Zsh Mailing List Archive
Messages sorted by: Reverse Date, Date, Thread, Author

RE: Word splitting in zsh



Some general notes. The POSIX shell is using one-level textual substitution.
It does *not* know anything about internal structure of variables. It does
*not* splits anything in the middle of substitutions. It behaves damn simply -
replace the values *once* and then split the whole line. That is the only
context where term "word" makes sense - meaning exactly "positional parameter
passed to comand".

> }
> } I've come across this little problem in zsh when I run it under
> } setopt SHWORDSPLIT (not that this is something I normally do).
>
> There's definitely some kind of bug here.
>
> zagzig% echo $ZSH_VERSION
> 3.0.8
> zagzig% set "a1 a2 a3" b c
> zagzig% print -l ${1+"$@"}
> a1 a2 a3
> b
> c

That is correct and is how sh behaves.

> zagzig% setopt shwordsplit
> zagzig% print -l ${1+"$@"}
> a1
> a2
> a3
> b
> c
> zagzig%
>

> Well, that's not quite right,

It is simply wrong.

                                            but 3.1.9-dev-8 is even worse:
>
> zagzig% echo $ZSH_VERSION
> 3.1.9-dev-8
> zagzig% set "a1 a2 a3" b c
> zagzig% print -l ${1+"$@"}
> a1 a2 a3 b c						<-- Yipes!

Well, this is "correct" *zsh* behaviour. The part after `+' is a word - not
array. And is taken as single word and is never splitted. What happens here,
is

- zsh evaluates "$@" that gives you array with three elements
- but because of "scalar context" in this case (the best I can call it) array
is concatenated forming the above value.
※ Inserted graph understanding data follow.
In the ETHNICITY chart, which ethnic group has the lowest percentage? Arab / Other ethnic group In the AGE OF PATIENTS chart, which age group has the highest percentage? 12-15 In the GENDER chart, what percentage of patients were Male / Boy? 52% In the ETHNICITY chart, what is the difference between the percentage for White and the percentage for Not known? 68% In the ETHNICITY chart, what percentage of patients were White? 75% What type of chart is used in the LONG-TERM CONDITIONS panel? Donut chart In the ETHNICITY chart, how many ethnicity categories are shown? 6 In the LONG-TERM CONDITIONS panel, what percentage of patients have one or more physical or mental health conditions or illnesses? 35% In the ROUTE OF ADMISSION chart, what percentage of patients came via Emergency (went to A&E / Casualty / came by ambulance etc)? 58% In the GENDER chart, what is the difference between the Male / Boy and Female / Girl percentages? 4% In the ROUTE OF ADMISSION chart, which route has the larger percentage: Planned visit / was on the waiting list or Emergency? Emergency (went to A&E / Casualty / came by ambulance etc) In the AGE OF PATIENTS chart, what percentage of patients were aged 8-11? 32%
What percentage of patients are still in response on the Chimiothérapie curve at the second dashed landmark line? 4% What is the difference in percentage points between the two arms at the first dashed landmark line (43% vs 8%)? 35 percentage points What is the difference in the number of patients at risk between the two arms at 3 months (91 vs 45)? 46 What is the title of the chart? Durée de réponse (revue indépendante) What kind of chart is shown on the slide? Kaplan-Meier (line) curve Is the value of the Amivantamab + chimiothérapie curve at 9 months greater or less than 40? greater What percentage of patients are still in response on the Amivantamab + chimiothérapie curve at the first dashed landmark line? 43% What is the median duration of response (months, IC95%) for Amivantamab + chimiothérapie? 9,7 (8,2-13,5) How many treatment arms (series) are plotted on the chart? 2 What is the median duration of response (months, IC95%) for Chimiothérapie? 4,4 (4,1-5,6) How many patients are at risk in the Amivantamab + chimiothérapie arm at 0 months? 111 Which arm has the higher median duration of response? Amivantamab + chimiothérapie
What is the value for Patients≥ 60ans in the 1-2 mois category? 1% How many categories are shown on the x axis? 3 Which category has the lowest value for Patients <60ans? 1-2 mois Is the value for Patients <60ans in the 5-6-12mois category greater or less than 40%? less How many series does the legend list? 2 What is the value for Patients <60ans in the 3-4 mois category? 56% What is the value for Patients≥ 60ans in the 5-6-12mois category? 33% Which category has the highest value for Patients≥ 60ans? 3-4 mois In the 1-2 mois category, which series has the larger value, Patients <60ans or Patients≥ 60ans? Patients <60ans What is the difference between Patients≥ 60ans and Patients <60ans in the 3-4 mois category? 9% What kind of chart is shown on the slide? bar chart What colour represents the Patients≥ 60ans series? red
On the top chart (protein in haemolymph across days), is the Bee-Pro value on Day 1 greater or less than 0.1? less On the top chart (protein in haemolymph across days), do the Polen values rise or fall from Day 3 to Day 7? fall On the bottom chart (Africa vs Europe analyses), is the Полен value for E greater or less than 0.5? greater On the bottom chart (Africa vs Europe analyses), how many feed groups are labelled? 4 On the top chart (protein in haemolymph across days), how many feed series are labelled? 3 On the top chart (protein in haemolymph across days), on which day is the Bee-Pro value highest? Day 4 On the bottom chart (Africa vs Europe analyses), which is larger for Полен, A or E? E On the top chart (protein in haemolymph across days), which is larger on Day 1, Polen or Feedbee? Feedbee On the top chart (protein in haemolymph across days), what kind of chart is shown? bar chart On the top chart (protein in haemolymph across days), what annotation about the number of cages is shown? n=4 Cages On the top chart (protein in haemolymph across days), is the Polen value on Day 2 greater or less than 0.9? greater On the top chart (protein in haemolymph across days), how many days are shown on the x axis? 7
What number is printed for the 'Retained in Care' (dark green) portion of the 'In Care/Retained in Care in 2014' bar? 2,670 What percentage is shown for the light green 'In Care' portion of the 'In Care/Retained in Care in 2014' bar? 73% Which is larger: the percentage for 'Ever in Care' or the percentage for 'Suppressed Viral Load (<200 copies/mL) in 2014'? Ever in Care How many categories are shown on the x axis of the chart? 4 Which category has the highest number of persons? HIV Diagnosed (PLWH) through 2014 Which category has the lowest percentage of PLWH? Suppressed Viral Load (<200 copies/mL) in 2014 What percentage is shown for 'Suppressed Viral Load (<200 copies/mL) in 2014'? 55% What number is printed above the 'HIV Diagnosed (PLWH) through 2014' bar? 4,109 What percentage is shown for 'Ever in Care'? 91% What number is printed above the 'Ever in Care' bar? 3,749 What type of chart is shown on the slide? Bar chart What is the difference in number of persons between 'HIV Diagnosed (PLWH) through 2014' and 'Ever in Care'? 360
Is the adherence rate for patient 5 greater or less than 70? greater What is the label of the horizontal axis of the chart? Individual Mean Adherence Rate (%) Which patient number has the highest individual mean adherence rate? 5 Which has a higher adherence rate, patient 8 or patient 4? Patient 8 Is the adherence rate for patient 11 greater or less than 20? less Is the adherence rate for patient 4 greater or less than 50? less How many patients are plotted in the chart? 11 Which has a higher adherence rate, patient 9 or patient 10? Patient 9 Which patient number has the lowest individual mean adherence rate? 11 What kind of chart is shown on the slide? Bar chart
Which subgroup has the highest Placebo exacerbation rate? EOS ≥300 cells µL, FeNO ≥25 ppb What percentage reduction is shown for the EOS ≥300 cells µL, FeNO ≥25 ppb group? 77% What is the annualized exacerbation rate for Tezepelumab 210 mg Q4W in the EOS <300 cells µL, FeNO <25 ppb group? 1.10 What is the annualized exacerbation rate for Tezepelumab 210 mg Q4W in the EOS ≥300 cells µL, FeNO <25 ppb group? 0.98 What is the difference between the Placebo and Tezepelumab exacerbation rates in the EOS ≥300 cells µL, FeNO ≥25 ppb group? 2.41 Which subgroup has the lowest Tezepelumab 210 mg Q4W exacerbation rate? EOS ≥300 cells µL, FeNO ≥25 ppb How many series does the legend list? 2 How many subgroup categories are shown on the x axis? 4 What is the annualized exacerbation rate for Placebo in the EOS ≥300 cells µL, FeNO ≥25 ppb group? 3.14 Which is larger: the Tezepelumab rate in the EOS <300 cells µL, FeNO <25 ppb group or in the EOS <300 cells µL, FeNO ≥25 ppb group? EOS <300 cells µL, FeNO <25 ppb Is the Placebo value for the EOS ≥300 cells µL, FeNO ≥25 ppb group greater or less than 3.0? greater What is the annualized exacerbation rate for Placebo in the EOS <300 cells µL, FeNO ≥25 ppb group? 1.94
Even worse, it is inconsistent with
everything else - array joining is supposed to use IFS ... but it does not in
this case. We get (quoting doc): "If NAME is an array parameter, and the
KSH_ARRAYS option is not set, then the value of each element of NAME is
substituted, one element per word."; these elements are then joined together
with space, ignoring actual IFS value.


> zagzig% setopt shwordsplit
> zagzig% print -l ${1+"$@"}
> a1
> a2
> a3
> b
> c
> zagzig%
>

That is just because of above. The structure of WORD in ${name+WORD} is not
remebered. But note the same bug again:

bor@itsrm2% set 'a b c' 1 2
bor@itsrm2% IFS=: print -l ${1+"$@"}
a b c 1 2
bor@itsrm2% setopt shwordsplit
bor@itsrm2% IFS=: print -l ${1+"$@"}
a
b
c
1
2

IFS value is silently ignored.

>
> I don't know exactly when this bug was introduced, though.
>

That is almost inevitable in current implementation. I repeat - sh word
splitting is done exactly once on the line after all substitutions have been
done. In zsh wordspitting happens at every level as part of evrey ${...}
substitution. I never liked it but could not find a good example. Thank you
for finding it :)

> } bruce ~ % args "$@"
> } # Acceptable, but Bourne sh would print a single blank entry here, since
> } # there's a pair of quotes.
>
> Actually, that's not quite true.  Some versions of Bourne sh expand "$@"
> to the empty string, and some expand it to no string at all.  The reason
> for the ${1+"$@"} hack in many shell scripts is so that you don't have
> to care which flavor of Bourne shell you have.  Zsh has always tried to
> be in the latter camp, e.g.,
>

Here saith SUS V2:

Expands to the positional parameters, starting from one. When the expansion
occurs within double-quotes, and where field splitting (see Field Splitting )
is performed, each positional parameter expands as a separate field, with the
provision that the expansion of the first parameter is still joined with the
beginning part of the original word (assuming that the expanded parameter was
embedded within a word), and the expansion of the last parameter is still
joined with the last part of the original word. If there are no positional
parameters, the expansion of "@" generates zero fields, even when "@" is
double-quoted.



-andrej



Messages sorted by: Reverse Date, Date, Thread, Author